The face of the “Momo Challenge” was found to be actually of a sculpture created by Link Factory, a Japanese special effects company. Reports say that unscrupulous individual/s behind the “Momo Challenge” only used the cropped image of the “Mother Bird” (the real name of the artwork) due to its disturbingly bizarre appearance.
Also, he said that web security experts claim that the “Momo Challenge” is likely a case of “moral panic” and is being sensationalized through media reports and social media stories.
It was even compared with the popular “Blue Whale Challenge” which is a “game” reportedly consisting of a series of tasks that are initially harmless before introducing elements of self-harm and requiring the player to commit suicide at the final challenge, as well as the “Bloody Mary Challenge” wherein children would scare themselves by saying “Bloody Mary” three times in front of a mirror.

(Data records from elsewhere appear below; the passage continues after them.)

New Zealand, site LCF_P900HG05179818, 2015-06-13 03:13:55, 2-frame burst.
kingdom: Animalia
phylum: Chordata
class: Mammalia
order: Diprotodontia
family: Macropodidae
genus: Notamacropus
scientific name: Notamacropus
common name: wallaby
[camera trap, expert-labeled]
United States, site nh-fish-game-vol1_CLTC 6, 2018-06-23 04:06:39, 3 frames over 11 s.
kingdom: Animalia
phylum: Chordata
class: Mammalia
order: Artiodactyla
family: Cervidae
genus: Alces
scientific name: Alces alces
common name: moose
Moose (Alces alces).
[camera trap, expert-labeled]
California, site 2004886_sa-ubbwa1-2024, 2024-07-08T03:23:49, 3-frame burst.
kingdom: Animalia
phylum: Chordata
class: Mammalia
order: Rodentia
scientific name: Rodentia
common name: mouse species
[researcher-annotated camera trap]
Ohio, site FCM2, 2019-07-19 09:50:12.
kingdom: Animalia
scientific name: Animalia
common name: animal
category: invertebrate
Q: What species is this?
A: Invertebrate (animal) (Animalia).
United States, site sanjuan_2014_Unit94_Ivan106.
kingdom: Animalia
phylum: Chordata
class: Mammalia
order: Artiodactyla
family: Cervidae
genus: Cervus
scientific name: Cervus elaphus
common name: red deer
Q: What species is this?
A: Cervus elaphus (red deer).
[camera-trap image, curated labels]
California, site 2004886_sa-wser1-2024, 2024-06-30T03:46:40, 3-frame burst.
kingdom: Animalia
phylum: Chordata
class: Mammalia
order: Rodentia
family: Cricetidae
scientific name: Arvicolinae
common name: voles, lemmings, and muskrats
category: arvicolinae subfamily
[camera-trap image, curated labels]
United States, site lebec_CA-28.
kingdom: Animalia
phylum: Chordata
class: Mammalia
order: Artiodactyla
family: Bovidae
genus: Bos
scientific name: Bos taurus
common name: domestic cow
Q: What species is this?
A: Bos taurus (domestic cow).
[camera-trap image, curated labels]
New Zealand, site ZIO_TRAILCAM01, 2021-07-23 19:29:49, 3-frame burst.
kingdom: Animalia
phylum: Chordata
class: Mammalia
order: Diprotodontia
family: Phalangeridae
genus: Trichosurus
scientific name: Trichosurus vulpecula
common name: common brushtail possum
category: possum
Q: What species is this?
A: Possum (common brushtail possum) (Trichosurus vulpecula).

Nevertheless, the PNP-ACG called on parents and guardians to closely supervise the internet usage of their kids in the aftermath of the controversy generated by the “Momo Challenge.”
Furthermore, the National Online Safety, a group of online safety experts issued seven tips for parents, guardians, and teachers to help and protect youngsters from this purported “suicide game.”
They are the following:
1. Tell them it is not real. – Just like any urban legend or horror story, the concept can be quite frightening and distressing for young people;
2. Be present. – It’s important for you, as a parent or guardian, to be present while your children are online;
3. Talk regularly. – As well as monitoring your child’s activity, it’s important for you discuss it with them too;
4. Device settings and parental controls. – Ensure that you set up parental controls for your devices at home;
5. Peer pressure. – Trends and viral challenges can be tempting for children to take part in; no matter how dangerous or scary they seem;
6. Real or hoax. – As a parent it is natural to feel worried about certain things you see online that may be harmful to your child; and
7. Report and block. – We advise that you flag and report any material you deem to be inappropriate or harmful as soon as you come across it. You should also block the account/content to prevent your child from viewing it.
Marcos advised the public to remain vigilant amid the recurring “Momo Challenge” scare.